* WORK TASK
Using only the entries below, copy exactly the lines that begin at the one with "Searching for porcnini mushrooms" and end at the one with "Portland Seedhouse Farm", both included. Drop the pictures.

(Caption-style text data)
• • • • •

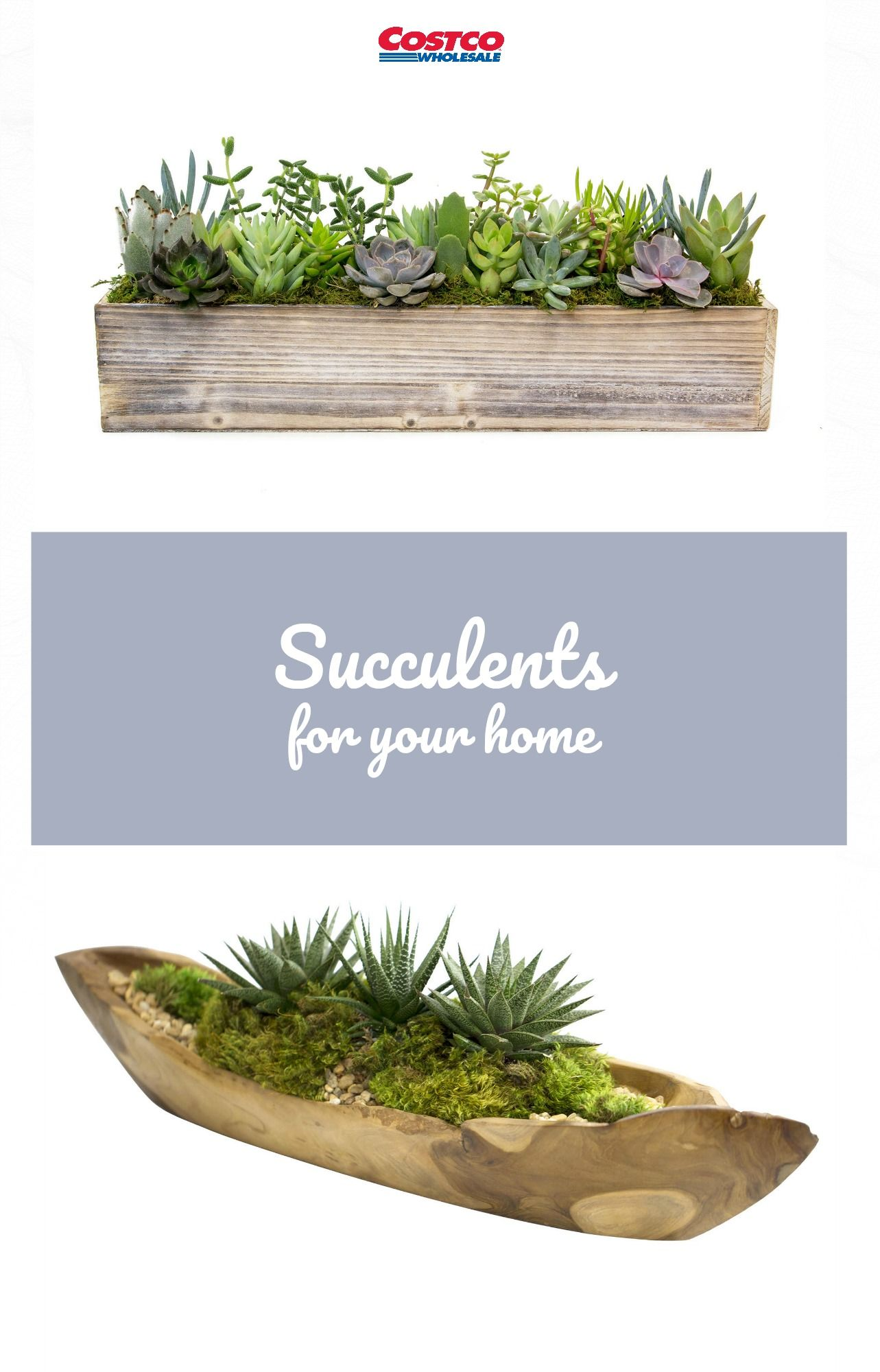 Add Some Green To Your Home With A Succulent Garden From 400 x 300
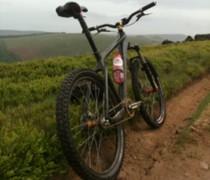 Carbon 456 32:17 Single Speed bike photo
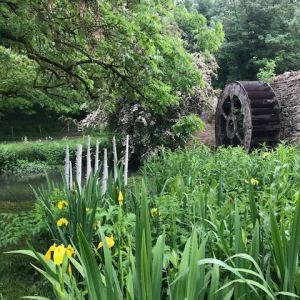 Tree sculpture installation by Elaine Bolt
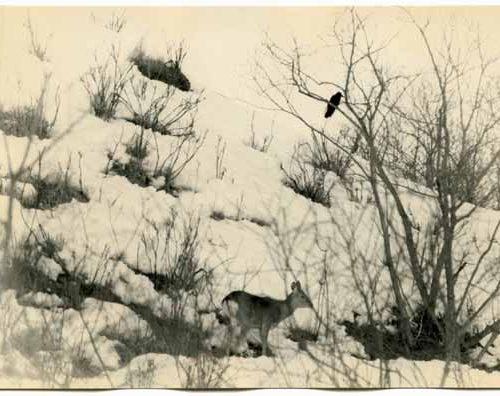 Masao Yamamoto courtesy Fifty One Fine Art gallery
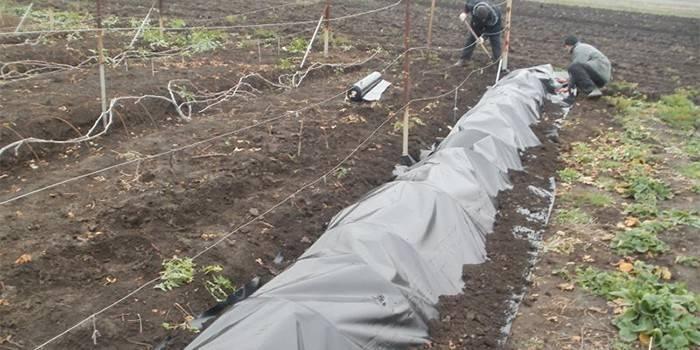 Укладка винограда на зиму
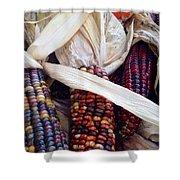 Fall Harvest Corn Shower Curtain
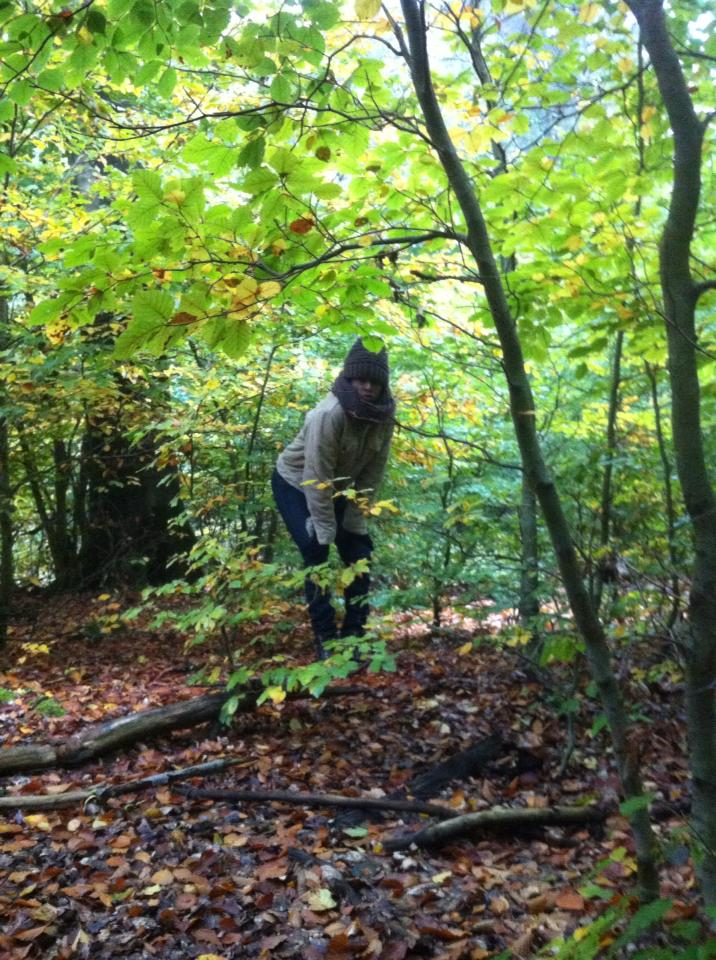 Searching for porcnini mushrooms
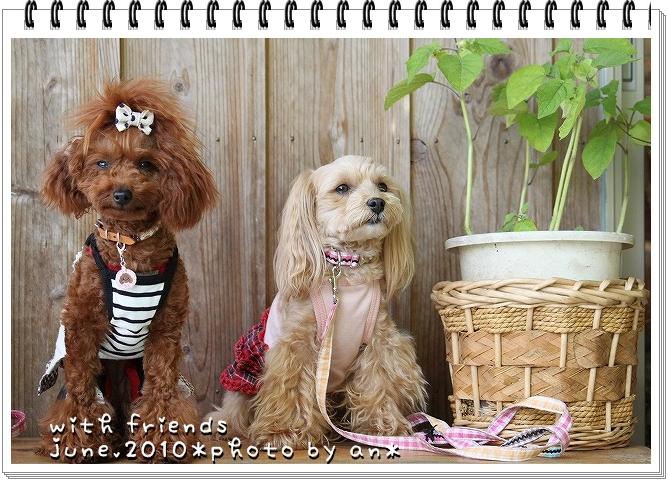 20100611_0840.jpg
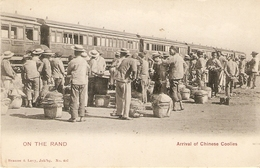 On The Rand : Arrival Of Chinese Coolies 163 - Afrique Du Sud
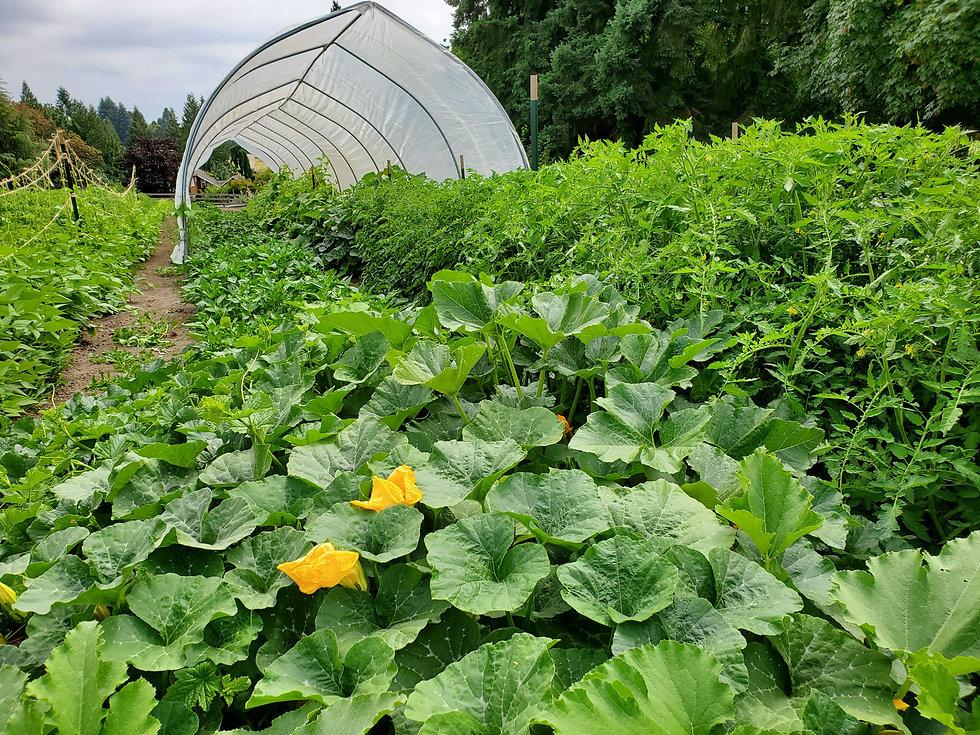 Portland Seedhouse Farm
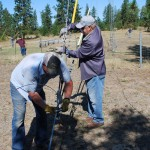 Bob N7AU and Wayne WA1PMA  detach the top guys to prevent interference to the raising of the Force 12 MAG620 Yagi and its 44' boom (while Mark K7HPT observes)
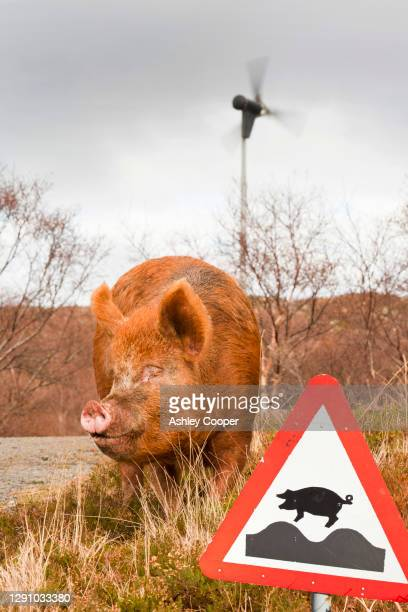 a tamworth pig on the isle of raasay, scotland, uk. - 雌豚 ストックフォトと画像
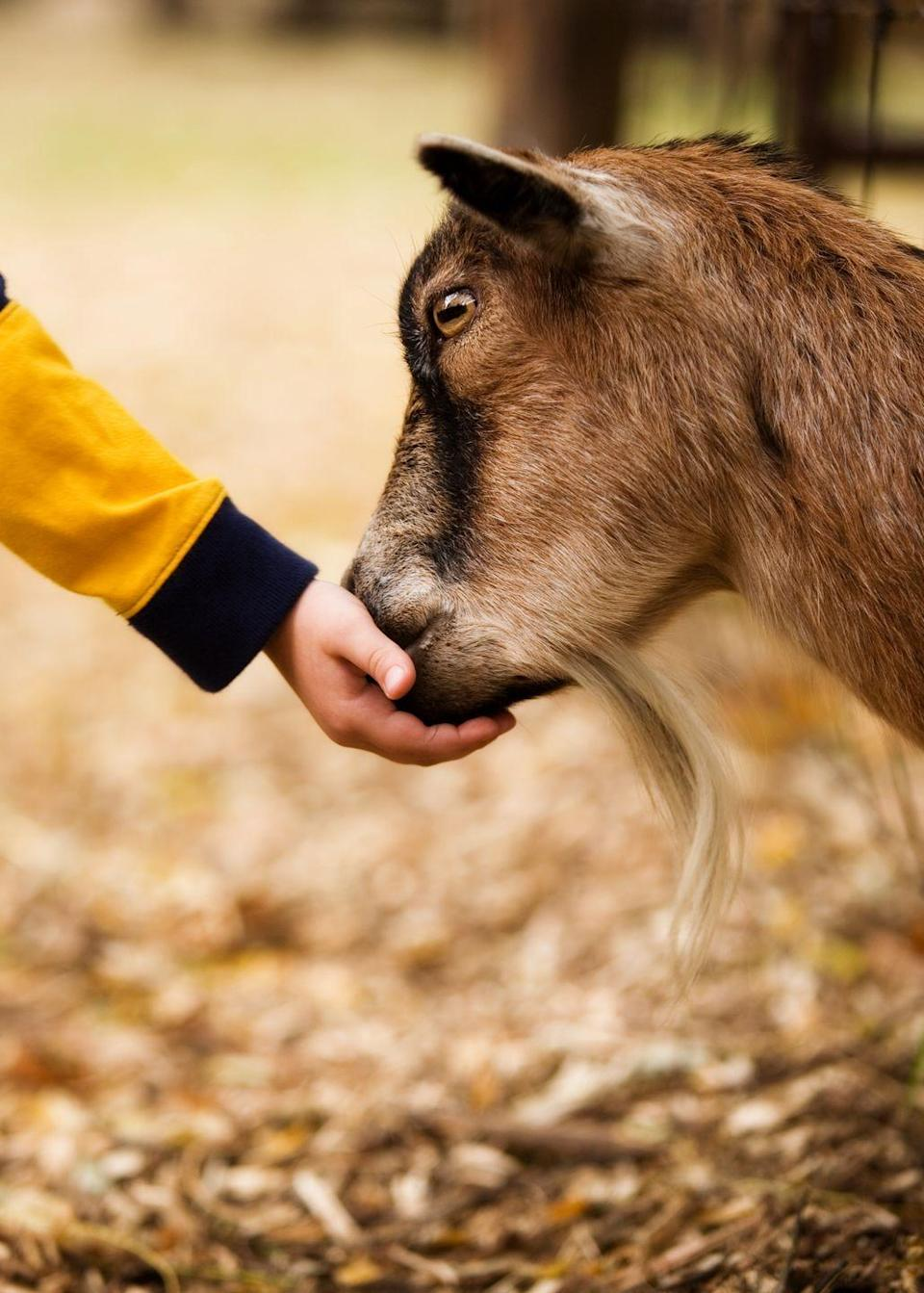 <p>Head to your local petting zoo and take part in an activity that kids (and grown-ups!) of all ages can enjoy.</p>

• • • • •

* TASK SOLUTION
 Searching for porcnini mushrooms
 20100611_0840.jpg
 On The Rand : Arrival Of Chinese Coolies 163 - Afrique Du Sud
 Portland Seedhouse Farm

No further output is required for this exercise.